Change every "cub's ear" in the records below to "young tiger's ear", and keep everything else the same. Write the records out again with the pictures omitted.

Start of Task material

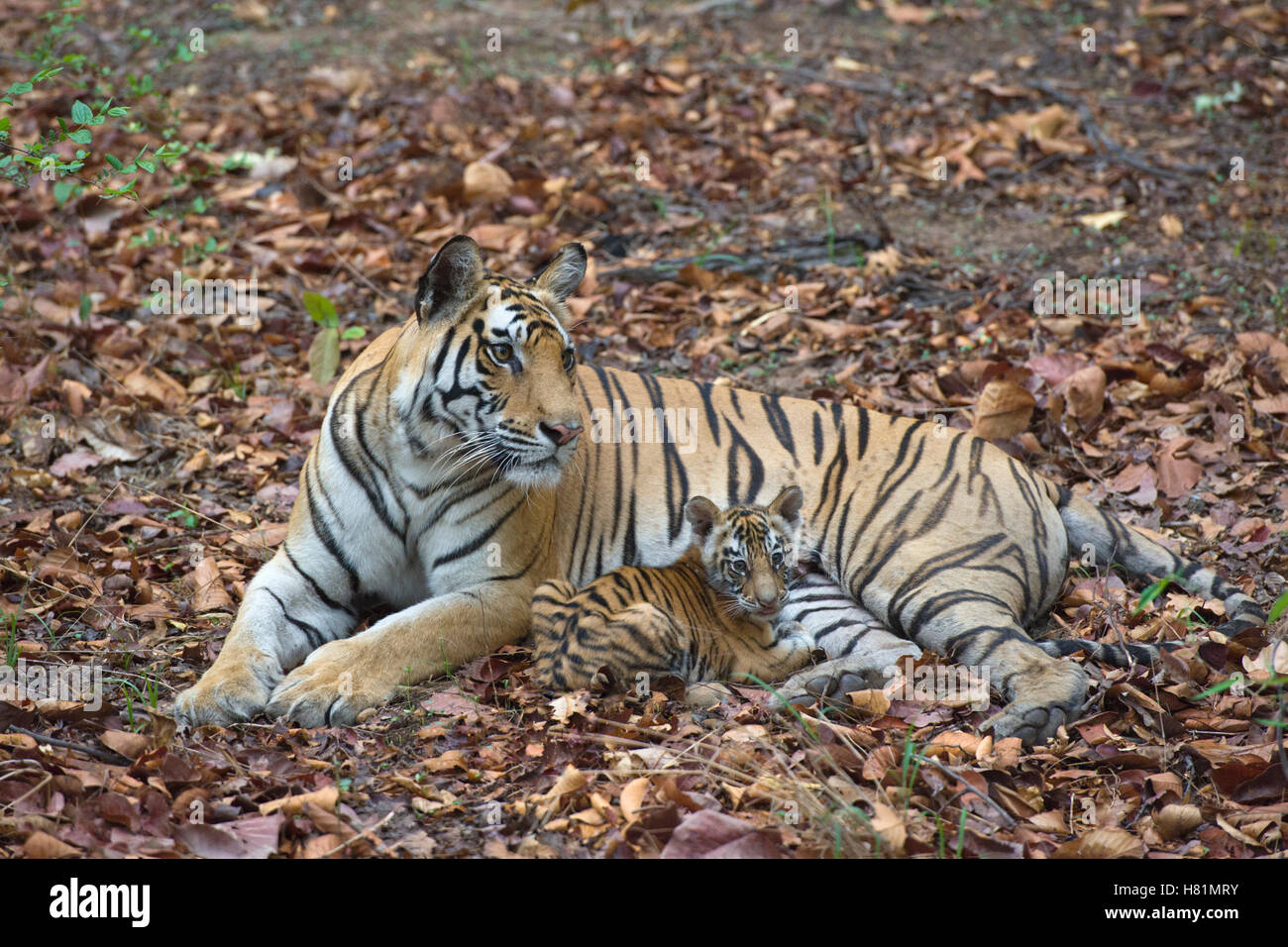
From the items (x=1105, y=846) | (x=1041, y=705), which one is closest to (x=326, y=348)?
(x=1041, y=705)

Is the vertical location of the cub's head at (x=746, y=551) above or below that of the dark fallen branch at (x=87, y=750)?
above

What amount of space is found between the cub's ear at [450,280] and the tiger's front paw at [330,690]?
1147 millimetres

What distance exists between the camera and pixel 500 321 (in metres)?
3.94

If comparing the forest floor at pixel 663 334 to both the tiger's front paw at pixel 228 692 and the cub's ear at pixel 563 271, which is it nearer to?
the tiger's front paw at pixel 228 692

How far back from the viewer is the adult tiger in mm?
3865

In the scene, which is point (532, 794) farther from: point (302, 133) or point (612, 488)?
point (302, 133)

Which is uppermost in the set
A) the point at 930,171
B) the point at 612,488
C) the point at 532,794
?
the point at 930,171

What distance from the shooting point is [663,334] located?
6.45 meters

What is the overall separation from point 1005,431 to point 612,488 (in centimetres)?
196

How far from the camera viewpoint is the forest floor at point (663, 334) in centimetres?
317

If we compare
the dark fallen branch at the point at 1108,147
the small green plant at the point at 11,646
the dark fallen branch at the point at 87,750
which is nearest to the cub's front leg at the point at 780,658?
the dark fallen branch at the point at 87,750

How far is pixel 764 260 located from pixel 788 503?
2.98 m

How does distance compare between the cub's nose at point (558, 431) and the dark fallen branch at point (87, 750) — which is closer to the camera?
the dark fallen branch at point (87, 750)
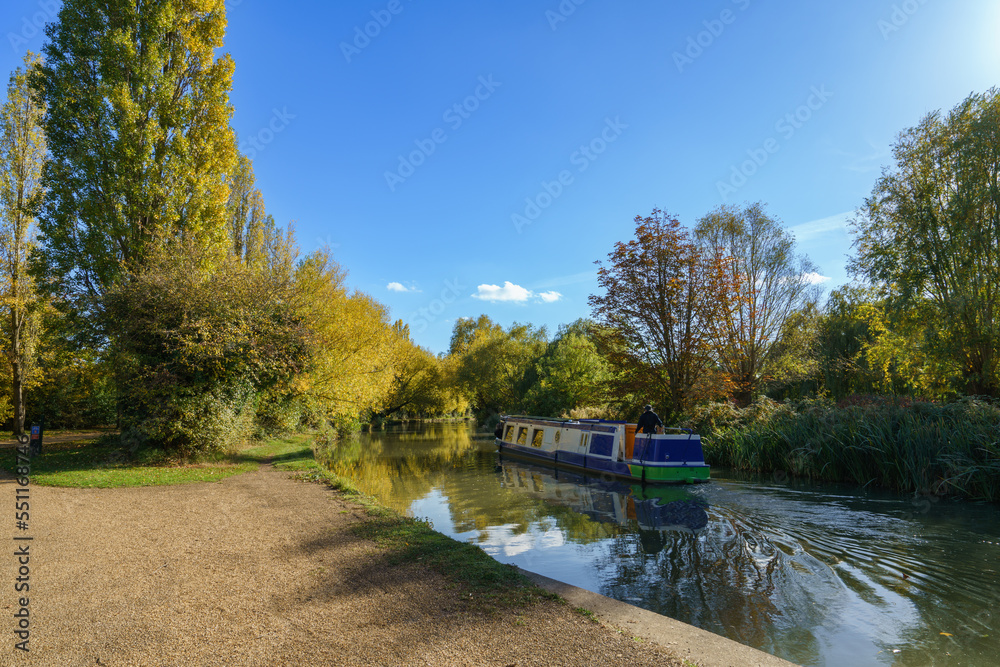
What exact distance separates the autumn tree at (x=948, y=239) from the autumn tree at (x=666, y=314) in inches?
227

End of Task material

Answer to this task
From the items (x=1105, y=846) | (x=1041, y=705), which one is closest to (x=326, y=348)?
(x=1041, y=705)

Is the vertical location of the cub's head at (x=746, y=551) above or below that of the dark fallen branch at (x=87, y=750)?
above

What amount of space is found between the young tiger's ear at [450,280] and the tiger's front paw at [330,690]?
1147 millimetres

What distance exists between the camera and pixel 500 321 (in metres)?
3.94

If comparing the forest floor at pixel 663 334 to both the tiger's front paw at pixel 228 692 and the young tiger's ear at pixel 563 271, which is it nearer to?
the tiger's front paw at pixel 228 692

How far back from the viewer is the adult tiger in mm?
3865

In the scene, which is point (532, 794) farther from: point (302, 133) or point (612, 488)?
point (302, 133)

Which is uppermost in the set
A) the point at 930,171
B) the point at 612,488
C) the point at 532,794
?
the point at 930,171

What distance from the shooting point is [663,334] located?
6.45 meters

What is the overall separation from point 1005,431 to point 612,488 (in centimetres)?
196

How far from the camera viewpoint is the forest floor at point (663, 334) in centimetres?
317

If we compare
the dark fallen branch at the point at 1108,147
the small green plant at the point at 11,646
the dark fallen branch at the point at 87,750
which is nearest to the cub's front leg at the point at 780,658?
the dark fallen branch at the point at 87,750

How far is pixel 764 260 located from pixel 788 503?
2.98 m

How does distance compare between the cub's nose at point (558, 431) and the dark fallen branch at point (87, 750) — which is closer to the camera?
the dark fallen branch at point (87, 750)
What exact distance separates the autumn tree at (x=948, y=239) from the autumn tree at (x=666, y=314) in inches?
227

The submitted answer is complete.